DOCUMENT SEGMENT: Begin

The chief constituent of Licorice and the agent that supplies the sweet taste, is glycyrrhizin. This is a sweet, white crystalline powder consisting of the calcium and potassium salts of glycyrrhizic acid. Other constituents include starch, gum, protein, fat, resin, asparagin, a trace of tannin, yellow coloring matter and a small amount of volatile oil.
Licorice is a popular remedy for cough, some complications of tuberculosis, and chest complaints in general, such as bronchitis. Because of its soothing properties, it often is used in cough medicines. It is also highly regarded as a soothing ingredient for sore throat and laryngitis.
Licorice contributes to the health of the kidneys, female reproductive system, stomach, spleen and the liver, according to Gae and Shandor Weiss in Growing and Using Healing Herbs. About two thirds of all Chinese herbal formulas incorporate licorice, they said.
"Because of its perceived positive influence on the hormonal system, the Chinese have also used licorice to strengthen and balance the female reproductive system; they said. "Licorice contains compounds similar to those found in ginseng and sarsaparilla, which are thought to help the adrenal glands function more smoothly in conditions of stress and exhaustion. Because of this quality, naturopaths have used licorice in treating hypoglycemia, diabetes and Addison's disease [a malfunction of the adrenal glands, which secrete various hormones.
Licorice is considered ideal for patients who are dehydrated or thin, but not for people with edema, pregnant women in the last trimester, or people who are overweight because of water retention, the authors said.
"These restrictions should always be kept in mind when licorice is used, they wrote. "Also, to be safe, if you have high blood pressure or heart trouble, do avoid large amounts of licorice. The over consumption of candies containing licorice extract has caused some people to develop symptoms of edema and related problems. Accordingly, the Food and Drug Administration is now investigating the use of licorice extract in candy making, with a view toward setting industry standards. For someone with knowledge of the properties of licorice, the herb should pose no problem, if used cautiously. The Chinese, who have been using licorice for thousands of years, consider it one of the safest herbs."
Licorice grows wild in North America as Glycyrrhiza lepidota, one of numerous species of this plant. The Blackfoot Indians of the Dakotas steeped the leaves of wild licorice plants in hot water and used this infusion to treat earache, according to the Weisses. And various American tribes ate the root both fresh and roasted. Today, in Appalachia and other parts of rural America, children chew licorice root as a treat.
Glycvrrhizin, a saponin in licorice root, is effective as an anti-inflammatory and anti-allergenic agent, which inhibits virus growth and inactivates virus particles and promotes interferon activity, according to Herbal Gram.
Various derivatives of glycyrrhizin have also been shown to prevent gastric ulcers and heal ulcers, and are administered as a remedy for chronic hepatitis, according to the publication. As one potential mechanism of action, glycyrrhizin has been shown to inhibit prostaglandin E2 production by macrophages. New research shows that derivatives of glycyrhetinic acid also inhibit two enzymes which are involved in asthma, allergic disease and inflammation.
Large amounts of licorice should be avoided, according to the publication, since the herb can deplete your body of potassium, causing an electrolyte imbalance.
Japanese researchers recently have shown that a licorice extract is effective against the HIV virus, which causes AIDS, according to Laurence Badgley, M.D., in Healing AIDS Naturally. And in China, where licorice is commonly called gan cao (sweet weed) Chinese doctors have long used the herb for gastric ulcers and arthritis, he said.
Licorice will help take away your sugar craves. It has helpd people stop smoking.

DOCUMENT SEGMENT: End
DATA EXTRACTS: Begin

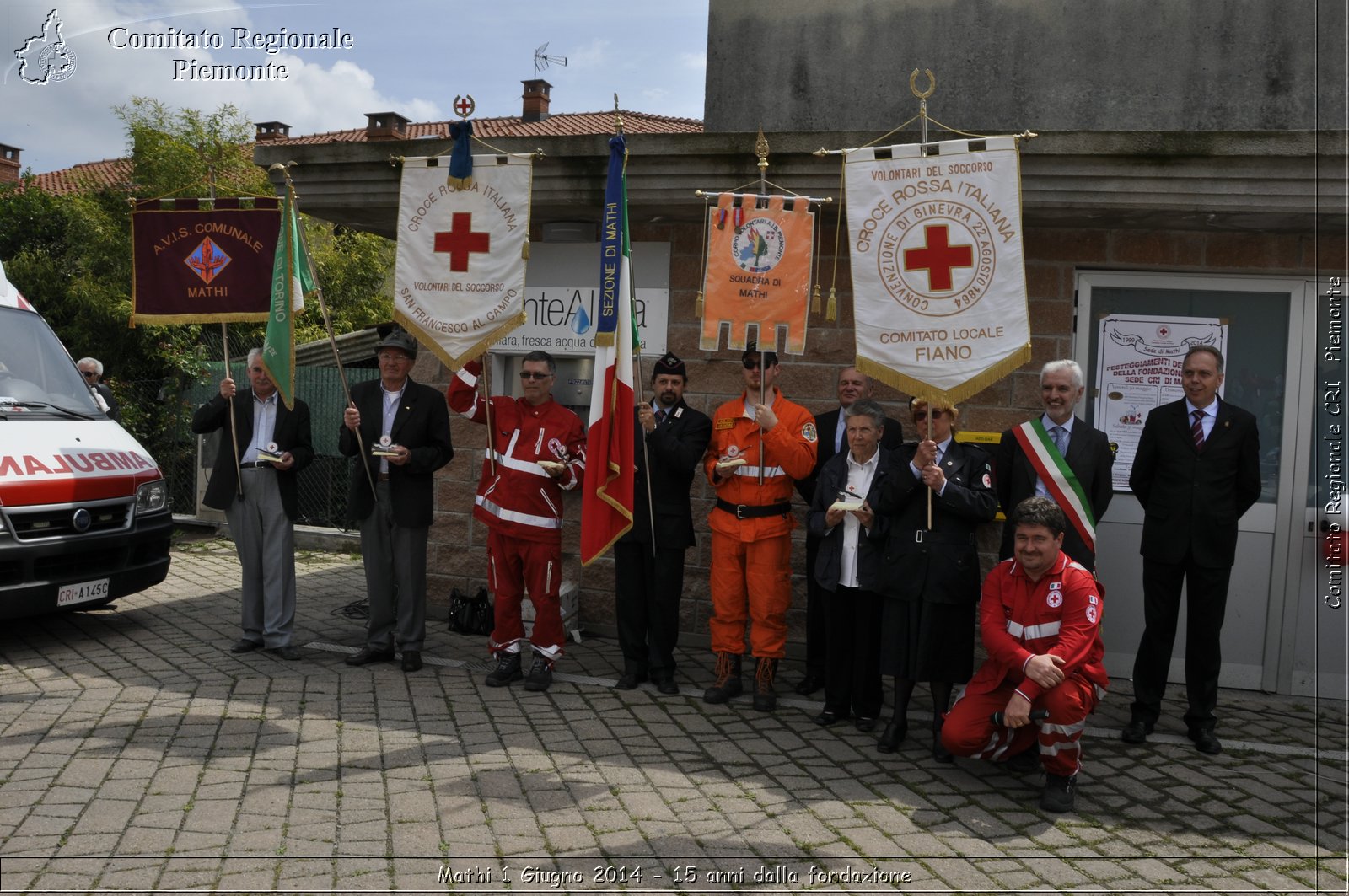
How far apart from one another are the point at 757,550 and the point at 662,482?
725 millimetres

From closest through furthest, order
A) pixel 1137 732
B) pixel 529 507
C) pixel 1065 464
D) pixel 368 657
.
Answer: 1. pixel 1065 464
2. pixel 1137 732
3. pixel 529 507
4. pixel 368 657

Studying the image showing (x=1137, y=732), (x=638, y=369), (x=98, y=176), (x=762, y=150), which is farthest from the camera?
(x=98, y=176)

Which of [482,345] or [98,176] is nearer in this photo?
[482,345]

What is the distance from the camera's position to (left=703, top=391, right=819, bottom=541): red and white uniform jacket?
6.18 m

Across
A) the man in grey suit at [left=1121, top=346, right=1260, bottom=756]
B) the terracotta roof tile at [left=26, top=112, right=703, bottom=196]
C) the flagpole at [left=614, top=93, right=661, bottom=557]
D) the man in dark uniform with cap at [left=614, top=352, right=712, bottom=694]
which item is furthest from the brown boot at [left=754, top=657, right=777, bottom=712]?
the terracotta roof tile at [left=26, top=112, right=703, bottom=196]

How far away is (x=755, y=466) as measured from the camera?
631 centimetres

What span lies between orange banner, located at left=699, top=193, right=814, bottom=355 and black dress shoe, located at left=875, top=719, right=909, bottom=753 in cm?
211

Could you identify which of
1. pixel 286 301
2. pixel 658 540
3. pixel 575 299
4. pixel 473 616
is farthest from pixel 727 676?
pixel 286 301

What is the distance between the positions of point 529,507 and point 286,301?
1945mm

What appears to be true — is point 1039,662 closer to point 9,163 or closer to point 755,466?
point 755,466

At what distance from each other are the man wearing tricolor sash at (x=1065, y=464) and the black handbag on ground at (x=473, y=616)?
3.75 m

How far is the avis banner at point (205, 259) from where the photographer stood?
710 centimetres

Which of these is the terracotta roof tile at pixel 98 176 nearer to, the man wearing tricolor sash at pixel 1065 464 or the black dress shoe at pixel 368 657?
the black dress shoe at pixel 368 657

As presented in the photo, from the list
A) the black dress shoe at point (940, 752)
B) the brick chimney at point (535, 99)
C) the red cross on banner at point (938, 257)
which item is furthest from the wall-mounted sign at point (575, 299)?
the brick chimney at point (535, 99)
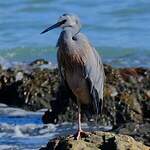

DATA EXTRACTS: End

PROBLEM SET |
1. Name the body parts and systems whose health licorice contributes to, according to the licorice text.
2. Render this sentence from the licorice text in Spanish: "Because of its soothing properties, it often is used in cough medicines."
3. Reproduce the licorice text word for word from "Licorice is considered" to "the authors said.".
None of the items are needed here.

RESULTS FOR EACH TASK |
1.
- Kidneys
- Female reproductive system
- Stomach
- Spleen
- Liver

2. Por sus propiedades calmantes, a menudo se utiliza en los medicamentos para la tos.

3.
Licorice is considered ideal for patients who are dehydrated or thin, but not for people with edema, pregnant women in the last trimester, or people who are overweight because of water retention, the authors said.